Wipro reported a 1.2% sequential decline in constant currency revenue for the first quarter of FY27. Despite a strong rise in large deal wins, the company faced margin pressure, leading analysts at Motilal Oswal to trim their FY27 earnings estimates.

Wipro Limited has released its financial results for the first quarter of the fiscal year 2027, reporting an IT services revenue of USD 2.6 billion. This reflects a 1.2% decline on a sequential basis when measured in constant currency terms, a metric used to strip out the impact of currency fluctuations to show real operational growth. This performance was largely in line with earlier market expectations.

While top-line growth faced pressure, the company’s ability to secure large contracts remained a point of focus. The total value of large deals signed during the quarter reached USD 1.6 billion, marking a 12.9% increase compared to the previous quarter. However, the overall order intake, which includes smaller projects, dipped by 2.4% quarter-on-quarter in constant currency, indicating a mixed demand environment for the IT major.

Profitability metrics also drew attention as the adjusted EBIT (Earnings Before Interest and Taxes) margin settled at 16%. This fell slightly short of the 16.1% margin anticipated by Motilal Oswal. For the quarter, the company reported an adjusted Profit After Tax (PAT) of INR 34 billion, which reflected a 4.7% increase from the preceding quarter, matching consensus estimates.

Looking at the broader financial context, Wipro achieved year-on-year growth in revenue, adjusted EBIT, and adjusted PAT at 10.6%, 9.7%, and 0.6% respectively. In response to the margins observed in the first quarter and the weaker organic growth trends identified for the first half of the year, Motilal Oswal has lowered its FY27 earnings per share (EPS) forecast by approximately 3.5%. The brokerage continues to maintain a Neutral stance on the stock, valuing it at 11 times its estimated FY28 earnings.
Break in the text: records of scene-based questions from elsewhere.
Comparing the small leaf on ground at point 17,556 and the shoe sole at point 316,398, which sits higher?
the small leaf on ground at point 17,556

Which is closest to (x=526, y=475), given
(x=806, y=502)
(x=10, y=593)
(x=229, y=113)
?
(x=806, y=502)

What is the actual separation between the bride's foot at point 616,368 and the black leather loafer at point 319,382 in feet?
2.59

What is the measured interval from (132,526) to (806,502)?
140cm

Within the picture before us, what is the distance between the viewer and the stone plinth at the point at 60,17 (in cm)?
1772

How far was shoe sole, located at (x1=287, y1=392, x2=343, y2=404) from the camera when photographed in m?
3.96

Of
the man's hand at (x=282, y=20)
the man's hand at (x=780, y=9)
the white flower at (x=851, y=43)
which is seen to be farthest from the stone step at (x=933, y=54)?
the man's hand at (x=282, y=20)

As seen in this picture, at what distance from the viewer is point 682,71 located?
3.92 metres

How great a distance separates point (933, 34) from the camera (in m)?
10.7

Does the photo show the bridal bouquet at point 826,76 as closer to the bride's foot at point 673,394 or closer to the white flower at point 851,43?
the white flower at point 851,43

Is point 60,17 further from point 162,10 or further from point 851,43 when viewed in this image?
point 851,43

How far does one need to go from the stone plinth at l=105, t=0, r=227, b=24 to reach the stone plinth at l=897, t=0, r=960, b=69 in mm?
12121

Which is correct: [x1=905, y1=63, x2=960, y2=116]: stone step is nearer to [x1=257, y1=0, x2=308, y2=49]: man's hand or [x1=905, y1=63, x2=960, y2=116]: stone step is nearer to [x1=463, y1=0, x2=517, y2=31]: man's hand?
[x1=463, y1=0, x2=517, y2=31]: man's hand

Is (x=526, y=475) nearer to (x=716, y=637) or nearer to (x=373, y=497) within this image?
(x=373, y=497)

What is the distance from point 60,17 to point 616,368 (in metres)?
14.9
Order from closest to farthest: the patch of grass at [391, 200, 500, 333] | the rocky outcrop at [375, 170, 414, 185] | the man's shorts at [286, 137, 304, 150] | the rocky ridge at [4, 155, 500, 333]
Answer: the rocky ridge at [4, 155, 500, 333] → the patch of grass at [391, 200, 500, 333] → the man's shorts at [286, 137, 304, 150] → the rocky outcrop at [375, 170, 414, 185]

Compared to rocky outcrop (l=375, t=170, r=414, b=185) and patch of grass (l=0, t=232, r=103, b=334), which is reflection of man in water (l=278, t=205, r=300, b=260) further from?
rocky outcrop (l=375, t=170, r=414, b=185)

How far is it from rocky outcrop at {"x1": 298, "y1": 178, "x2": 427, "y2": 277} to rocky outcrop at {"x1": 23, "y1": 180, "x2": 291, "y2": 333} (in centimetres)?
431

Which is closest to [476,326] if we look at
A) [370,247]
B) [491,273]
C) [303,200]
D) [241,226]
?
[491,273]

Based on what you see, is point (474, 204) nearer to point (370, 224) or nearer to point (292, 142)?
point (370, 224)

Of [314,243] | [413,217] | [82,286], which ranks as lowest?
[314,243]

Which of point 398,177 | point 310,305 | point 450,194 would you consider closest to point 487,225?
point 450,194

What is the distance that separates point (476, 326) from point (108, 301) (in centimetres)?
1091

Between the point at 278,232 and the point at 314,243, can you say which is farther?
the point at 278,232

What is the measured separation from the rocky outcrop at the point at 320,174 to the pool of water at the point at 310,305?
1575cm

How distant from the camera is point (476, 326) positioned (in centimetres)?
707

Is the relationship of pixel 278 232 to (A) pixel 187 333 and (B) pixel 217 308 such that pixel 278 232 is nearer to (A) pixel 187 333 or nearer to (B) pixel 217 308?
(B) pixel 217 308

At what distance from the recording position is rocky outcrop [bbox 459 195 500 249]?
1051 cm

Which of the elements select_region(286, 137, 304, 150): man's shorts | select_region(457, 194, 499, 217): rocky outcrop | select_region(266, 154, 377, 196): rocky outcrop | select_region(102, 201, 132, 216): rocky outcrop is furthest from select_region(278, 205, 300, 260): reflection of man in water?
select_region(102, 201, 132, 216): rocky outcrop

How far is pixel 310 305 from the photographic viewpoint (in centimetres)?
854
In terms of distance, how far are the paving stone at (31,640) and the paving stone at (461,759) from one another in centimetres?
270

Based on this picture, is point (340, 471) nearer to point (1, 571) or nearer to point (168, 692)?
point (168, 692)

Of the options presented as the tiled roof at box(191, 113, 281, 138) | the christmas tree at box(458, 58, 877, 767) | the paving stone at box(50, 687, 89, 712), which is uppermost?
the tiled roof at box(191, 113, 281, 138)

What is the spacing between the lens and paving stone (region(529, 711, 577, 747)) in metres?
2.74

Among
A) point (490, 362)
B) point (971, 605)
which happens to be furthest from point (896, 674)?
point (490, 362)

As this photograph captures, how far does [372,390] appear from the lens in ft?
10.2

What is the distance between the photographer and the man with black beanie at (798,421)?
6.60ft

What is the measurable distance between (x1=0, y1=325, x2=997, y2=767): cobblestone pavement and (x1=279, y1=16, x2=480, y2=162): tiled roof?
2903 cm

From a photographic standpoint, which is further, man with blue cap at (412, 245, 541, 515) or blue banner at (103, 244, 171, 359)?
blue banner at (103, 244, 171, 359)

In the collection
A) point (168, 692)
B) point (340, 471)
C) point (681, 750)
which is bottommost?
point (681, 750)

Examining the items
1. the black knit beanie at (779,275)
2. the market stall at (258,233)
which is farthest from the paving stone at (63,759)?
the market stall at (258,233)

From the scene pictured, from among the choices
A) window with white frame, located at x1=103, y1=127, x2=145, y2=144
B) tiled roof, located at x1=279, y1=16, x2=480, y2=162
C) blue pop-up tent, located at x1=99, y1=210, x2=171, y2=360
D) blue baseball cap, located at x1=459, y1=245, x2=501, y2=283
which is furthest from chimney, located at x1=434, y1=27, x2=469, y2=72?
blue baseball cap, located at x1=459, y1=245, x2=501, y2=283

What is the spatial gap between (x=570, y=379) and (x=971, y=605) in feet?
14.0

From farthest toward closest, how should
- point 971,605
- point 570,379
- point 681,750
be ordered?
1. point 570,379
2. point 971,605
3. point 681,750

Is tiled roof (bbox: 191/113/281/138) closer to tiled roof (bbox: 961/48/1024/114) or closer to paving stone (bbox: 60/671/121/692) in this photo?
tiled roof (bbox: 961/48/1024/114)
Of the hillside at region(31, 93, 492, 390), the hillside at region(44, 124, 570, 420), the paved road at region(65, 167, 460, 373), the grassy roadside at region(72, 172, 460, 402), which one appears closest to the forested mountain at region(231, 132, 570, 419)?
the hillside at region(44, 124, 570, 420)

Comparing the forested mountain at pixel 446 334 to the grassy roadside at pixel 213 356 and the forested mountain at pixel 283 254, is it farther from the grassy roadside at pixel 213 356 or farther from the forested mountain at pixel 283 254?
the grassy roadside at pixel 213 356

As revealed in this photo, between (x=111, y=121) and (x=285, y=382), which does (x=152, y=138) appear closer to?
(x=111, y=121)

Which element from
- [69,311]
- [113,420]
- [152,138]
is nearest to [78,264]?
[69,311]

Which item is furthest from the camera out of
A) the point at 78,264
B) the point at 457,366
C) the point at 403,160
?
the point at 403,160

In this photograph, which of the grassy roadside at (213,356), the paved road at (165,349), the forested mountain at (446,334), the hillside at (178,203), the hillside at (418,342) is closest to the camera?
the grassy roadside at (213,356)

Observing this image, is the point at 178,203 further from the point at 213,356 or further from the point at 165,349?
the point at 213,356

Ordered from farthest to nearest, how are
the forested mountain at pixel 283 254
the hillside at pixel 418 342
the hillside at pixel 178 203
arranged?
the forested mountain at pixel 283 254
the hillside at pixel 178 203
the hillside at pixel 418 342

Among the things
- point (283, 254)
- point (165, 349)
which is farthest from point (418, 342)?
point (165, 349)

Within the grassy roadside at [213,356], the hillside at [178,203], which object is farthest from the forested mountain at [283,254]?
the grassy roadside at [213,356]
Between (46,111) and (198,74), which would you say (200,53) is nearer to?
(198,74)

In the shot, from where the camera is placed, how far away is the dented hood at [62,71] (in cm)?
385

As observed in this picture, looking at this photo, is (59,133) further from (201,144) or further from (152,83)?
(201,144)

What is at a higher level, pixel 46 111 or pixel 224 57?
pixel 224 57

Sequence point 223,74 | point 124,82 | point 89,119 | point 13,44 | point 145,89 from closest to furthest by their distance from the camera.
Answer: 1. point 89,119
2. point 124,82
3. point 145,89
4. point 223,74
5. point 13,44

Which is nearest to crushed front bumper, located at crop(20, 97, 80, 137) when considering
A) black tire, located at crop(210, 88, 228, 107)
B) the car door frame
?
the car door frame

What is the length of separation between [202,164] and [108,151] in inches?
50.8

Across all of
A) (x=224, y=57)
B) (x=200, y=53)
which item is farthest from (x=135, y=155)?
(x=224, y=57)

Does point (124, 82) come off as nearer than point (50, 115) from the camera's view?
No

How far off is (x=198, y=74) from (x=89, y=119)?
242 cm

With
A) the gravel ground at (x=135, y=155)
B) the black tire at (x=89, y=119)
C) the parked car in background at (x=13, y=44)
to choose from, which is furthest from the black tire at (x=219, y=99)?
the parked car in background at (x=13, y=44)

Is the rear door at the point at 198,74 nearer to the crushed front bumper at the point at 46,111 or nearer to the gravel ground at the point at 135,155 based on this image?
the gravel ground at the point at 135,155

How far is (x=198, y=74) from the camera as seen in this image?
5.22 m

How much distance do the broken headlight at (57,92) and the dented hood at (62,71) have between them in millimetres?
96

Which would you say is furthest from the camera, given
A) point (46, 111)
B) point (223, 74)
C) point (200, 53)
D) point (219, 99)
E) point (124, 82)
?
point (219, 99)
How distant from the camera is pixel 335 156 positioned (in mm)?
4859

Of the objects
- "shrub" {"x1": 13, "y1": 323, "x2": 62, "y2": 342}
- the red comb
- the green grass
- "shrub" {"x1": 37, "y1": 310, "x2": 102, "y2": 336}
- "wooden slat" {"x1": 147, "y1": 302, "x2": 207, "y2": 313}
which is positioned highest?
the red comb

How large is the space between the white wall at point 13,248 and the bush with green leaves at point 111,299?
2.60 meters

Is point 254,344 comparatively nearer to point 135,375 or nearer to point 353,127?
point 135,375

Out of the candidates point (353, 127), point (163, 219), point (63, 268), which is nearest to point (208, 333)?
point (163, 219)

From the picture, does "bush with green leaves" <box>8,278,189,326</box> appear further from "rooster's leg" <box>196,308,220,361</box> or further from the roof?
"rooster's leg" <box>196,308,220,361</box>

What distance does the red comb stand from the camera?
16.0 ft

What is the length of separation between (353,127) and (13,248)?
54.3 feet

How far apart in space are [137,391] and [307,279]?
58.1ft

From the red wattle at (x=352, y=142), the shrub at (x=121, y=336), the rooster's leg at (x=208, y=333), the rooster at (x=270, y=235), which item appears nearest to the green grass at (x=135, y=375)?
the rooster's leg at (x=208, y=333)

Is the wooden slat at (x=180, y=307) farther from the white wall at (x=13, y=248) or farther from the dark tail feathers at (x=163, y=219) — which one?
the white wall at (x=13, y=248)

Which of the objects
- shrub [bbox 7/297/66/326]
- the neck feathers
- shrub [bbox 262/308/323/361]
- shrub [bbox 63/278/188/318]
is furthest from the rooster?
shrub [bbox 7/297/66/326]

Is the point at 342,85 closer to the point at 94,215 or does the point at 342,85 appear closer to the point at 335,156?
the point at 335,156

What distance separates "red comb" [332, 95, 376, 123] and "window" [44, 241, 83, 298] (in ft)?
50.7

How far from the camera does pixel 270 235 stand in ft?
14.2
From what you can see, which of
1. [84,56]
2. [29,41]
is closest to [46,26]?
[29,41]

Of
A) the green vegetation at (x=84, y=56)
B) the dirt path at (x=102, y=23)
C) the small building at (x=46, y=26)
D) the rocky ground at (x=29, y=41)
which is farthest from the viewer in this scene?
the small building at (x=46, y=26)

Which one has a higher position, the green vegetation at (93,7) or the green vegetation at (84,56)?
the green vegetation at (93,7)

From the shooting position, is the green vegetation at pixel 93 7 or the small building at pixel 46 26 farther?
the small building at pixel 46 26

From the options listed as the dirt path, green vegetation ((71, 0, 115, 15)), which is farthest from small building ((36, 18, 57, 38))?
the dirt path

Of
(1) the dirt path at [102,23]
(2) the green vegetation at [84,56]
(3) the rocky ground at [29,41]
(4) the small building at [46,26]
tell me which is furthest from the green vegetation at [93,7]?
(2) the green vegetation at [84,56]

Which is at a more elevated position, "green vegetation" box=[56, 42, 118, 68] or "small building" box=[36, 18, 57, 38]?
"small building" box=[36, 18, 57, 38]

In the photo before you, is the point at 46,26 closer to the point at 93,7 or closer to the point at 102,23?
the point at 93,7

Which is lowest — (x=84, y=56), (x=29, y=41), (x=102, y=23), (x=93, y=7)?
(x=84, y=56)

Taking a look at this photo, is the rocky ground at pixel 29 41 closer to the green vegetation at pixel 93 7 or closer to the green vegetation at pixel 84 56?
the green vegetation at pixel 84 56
For investors, the immediate monitorable will be the company's ability to convert the reported large deal wins into actual revenue growth in the coming quarters. The IT sector is currently navigating a period where clients are cautious with discretionary spending, making execution speed and margin protection critical. Investors may track future management commentary for updates on demand visibility, potential improvements in utilization rates, and the impact of the ongoing restructuring efforts on long-term operating margins.

Disclaimer: This article is published for informational purposes only. This is not a buy sell recommendation.